** Given task A **
The passage on trust and the Great Controversy says healthy relationships are not based on certain things. List each of them.
** Given task B **
In the passage on trust and the Great Controversy, what was Lucifer's sin?
** Given task C **
Please reproduce the passage on trust and the Great Controversy between "The only healthy" and "somehow be restored.", inclusive.

** Selected passage **
--------

Is it totally satisfying? No. But it gives reason for hope. What does it tell us about relationships? A number of profound and important things. One of the great questions of philosophers concerning God is, does God require something because it is good, or does it become good because God requires it? And the Great Controversy answers that God requires it because it is good. He even requires it of Himself!
The only healthy relationships are based on trust; not on need, not on desire, not on force. Lucifer’s sin, his breach of relationship, was to introduce suspicion and evil surmising–active distrust, if you will–into reality. Until then, created beings, wherever they existed, implicitly trusted their Creator. But once the question was raised, there were only two alternatives: either Lucifer had to be destroyed, or trust had to somehow be restored.
And destroying Lucifer would only work if God wiped out the memory of him throughout creation. It would have forever altered God’s relationship with His creation. Wherever questions appeared, the questioner would have to be destroyed and his memory expunged. If God destroyed Lucifer and did not wipe out memory of him, every creature would have to ask, “If I question God, will He destroy me, too?” This, too, would have forever damaged God’s relationship with His children.

--------

** Available data **
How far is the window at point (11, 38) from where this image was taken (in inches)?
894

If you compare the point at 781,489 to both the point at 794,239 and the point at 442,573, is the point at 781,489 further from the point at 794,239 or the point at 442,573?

--------

** Output A **
need, desire, force

** Output B **
His sin was introducing suspicion and evil surmising, or active distrust, into reality.

** Output C **
The only healthy relationships are based on trust; not on need, not on desire, not on force. Lucifer’s sin, his breach of relationship, was to introduce suspicion and evil surmising–active distrust, if you will–into reality. Until then, created beings, wherever they existed, implicitly trusted their Creator. But once the question was raised, there were only two alternatives: either Lucifer had to be destroyed, or trust had to somehow be restored.